One of the major sticking points in the dispute was Comcast’s desire to move the RSNs to its Ultimate TV tier. That tier is more expensive and contains more channels. The Bally RSNs were previously on its mid-range Popular TV tier.
On the surface, this is a reasonable point from Comcast. After all, that’s been the company’s established strategy with RSNs recently. Comcast moved Root Sports Northwest to the Ultimate tier in the fall and moved MASN to the Ultimate tier in March as part of a new carriage deal.
However, in markets where NBC Sports RSNs exist, Comcast isn’t practicing what it’s preaching. And that likely rankles a larger company like the Diamond Sports Group (the owner and operator of the Bally Sports RSNs).
In the Philadelphia market, NBC Sports Philadelphia is available on the Popular TV tier, as are both NBC Sports Bay Area and California in San Francisco. The same is true in Chicago for NBC Sports Chicago and in Boston for NBC Sports Boston. Those two markets are multiple RSN cities, and both the Marquee Sports Network and NESN are available on the Popular TV tier (for now, at least).
If Comcast wants to keep the NBC Sports RSNs on a lower tier, that’s (of course) their right. After all, it owns and operates those networks (along with many other cable networks). And getting them in front of as many eyeballs as possible is simply a smart business decision.

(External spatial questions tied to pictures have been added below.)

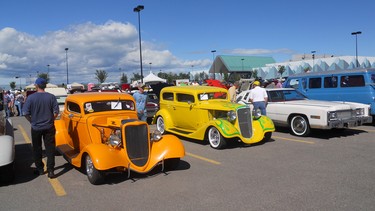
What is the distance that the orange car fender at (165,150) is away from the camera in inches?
237

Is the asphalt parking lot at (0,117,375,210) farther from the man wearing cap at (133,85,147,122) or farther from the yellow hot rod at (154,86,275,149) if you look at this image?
the man wearing cap at (133,85,147,122)

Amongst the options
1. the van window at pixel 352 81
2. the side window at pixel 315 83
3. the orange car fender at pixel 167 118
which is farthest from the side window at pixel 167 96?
the van window at pixel 352 81

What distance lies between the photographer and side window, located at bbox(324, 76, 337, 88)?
40.1 ft

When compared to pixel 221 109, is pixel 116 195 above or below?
below

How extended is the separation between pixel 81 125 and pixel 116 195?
2.13 meters

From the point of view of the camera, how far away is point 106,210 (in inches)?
176

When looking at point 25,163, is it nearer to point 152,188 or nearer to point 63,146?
point 63,146

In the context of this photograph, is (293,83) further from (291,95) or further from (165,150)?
(165,150)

The shift to the higher-priced tier also applies to many other sports networks. All of the league-owned and operated networks (MLB Network, NBA TV, NFL Network, NHL Network) are only available on Xfinity’s Ultimate TV packages. College conference network distribution is based on region: West Coast subscribers receive Pac-12 Network access on the Popular TV tier while SEC Network is only available on Ultimate TV, and so on.

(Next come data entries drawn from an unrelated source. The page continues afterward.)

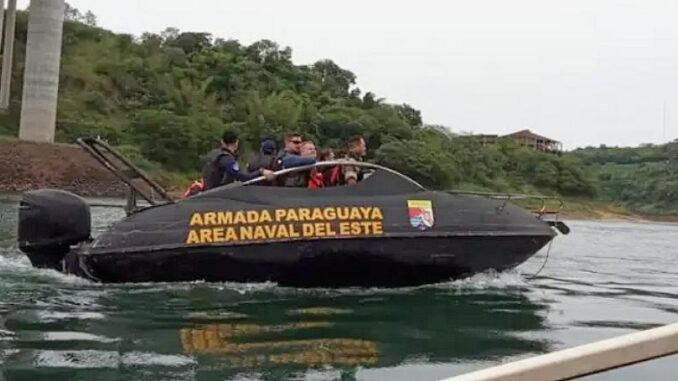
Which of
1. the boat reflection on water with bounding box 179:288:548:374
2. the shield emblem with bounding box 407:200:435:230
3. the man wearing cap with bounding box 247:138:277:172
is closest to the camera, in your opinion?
the boat reflection on water with bounding box 179:288:548:374

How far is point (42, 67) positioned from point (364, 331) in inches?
1630

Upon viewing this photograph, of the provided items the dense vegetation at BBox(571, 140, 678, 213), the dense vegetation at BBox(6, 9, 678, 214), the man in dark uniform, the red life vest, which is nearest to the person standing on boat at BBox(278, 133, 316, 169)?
the red life vest

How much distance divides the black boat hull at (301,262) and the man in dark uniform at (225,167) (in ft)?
3.10

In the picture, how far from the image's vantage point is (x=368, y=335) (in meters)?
6.72

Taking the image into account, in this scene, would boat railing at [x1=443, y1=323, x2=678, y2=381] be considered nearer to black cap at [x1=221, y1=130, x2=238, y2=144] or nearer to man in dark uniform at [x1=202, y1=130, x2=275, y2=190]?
man in dark uniform at [x1=202, y1=130, x2=275, y2=190]

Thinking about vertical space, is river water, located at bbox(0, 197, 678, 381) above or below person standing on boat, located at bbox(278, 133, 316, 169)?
below

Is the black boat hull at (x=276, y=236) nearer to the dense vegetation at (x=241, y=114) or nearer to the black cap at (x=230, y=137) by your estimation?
the black cap at (x=230, y=137)

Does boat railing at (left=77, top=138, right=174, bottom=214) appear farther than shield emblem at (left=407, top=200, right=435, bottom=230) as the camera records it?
Yes

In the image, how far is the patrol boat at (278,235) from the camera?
29.4ft

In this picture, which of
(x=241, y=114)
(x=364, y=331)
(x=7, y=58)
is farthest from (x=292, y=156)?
(x=241, y=114)

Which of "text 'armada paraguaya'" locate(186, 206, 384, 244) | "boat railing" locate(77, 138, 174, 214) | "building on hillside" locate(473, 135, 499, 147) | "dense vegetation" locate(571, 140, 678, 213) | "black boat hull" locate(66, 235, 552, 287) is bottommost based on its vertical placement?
"black boat hull" locate(66, 235, 552, 287)

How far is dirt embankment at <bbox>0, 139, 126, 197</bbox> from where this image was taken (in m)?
44.9

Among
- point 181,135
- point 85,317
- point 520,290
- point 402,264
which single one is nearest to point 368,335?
point 85,317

For Diamond, getting a deal done with Comcast was (and still is) critical to the Bally Sports RSNs’ future, no matter which tier they’re on. Diamond should have seen the writing on the wall based on the aforementioned Comcast deals with Root Sports Northwest and MASN and tried to get a deal done for placement on the Ultimate tier. And they should have done that no matter how much it may stink that the NBC RSNs are carrying on with placement on the Popular TV package.

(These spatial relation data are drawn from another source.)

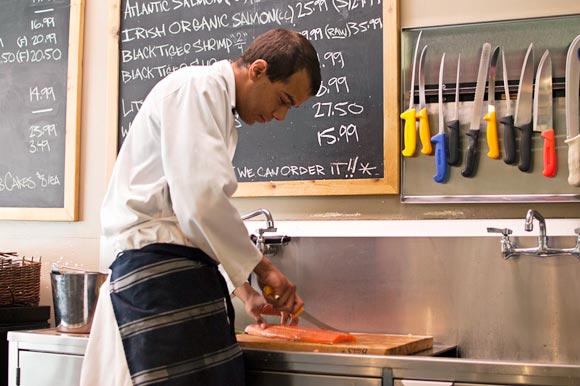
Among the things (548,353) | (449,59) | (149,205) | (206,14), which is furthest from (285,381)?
(206,14)

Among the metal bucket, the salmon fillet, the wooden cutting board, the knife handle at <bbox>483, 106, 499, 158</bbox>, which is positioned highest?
the knife handle at <bbox>483, 106, 499, 158</bbox>

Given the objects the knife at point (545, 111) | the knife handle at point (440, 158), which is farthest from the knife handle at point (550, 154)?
the knife handle at point (440, 158)

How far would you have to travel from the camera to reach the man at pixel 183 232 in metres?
2.01

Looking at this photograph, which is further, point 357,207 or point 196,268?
point 357,207

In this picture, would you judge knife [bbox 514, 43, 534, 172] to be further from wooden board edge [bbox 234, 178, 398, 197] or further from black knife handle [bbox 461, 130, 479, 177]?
wooden board edge [bbox 234, 178, 398, 197]

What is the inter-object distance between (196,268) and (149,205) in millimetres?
208

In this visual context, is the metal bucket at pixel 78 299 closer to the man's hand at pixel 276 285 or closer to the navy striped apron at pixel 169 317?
the navy striped apron at pixel 169 317

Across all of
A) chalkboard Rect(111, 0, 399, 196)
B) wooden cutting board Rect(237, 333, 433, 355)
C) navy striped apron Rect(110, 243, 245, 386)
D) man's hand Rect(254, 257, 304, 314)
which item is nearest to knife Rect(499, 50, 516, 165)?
chalkboard Rect(111, 0, 399, 196)

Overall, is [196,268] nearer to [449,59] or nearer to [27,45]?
[449,59]

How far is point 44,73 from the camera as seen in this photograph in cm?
345

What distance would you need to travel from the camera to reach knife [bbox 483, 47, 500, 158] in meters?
2.62

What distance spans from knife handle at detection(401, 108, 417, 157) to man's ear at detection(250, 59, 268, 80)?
28.7 inches

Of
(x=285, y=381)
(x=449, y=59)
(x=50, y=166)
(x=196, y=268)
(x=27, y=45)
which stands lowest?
(x=285, y=381)

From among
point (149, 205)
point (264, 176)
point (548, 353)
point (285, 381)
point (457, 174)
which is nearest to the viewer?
point (149, 205)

This also should serve as a warning shot for other RSNs still living on the Popular TV tier, like Marquee in Chicago and NESN in Boston. Once it’s time for those carriage deals to be renegotiated, Comcast is likely going to try to move each of those RSNs up a tier. But if Comcast wants those negotiations to go smoother in the future, it should bump its RSNs up a tier as well to unify its approach towards all RSNs, regardless of ownership.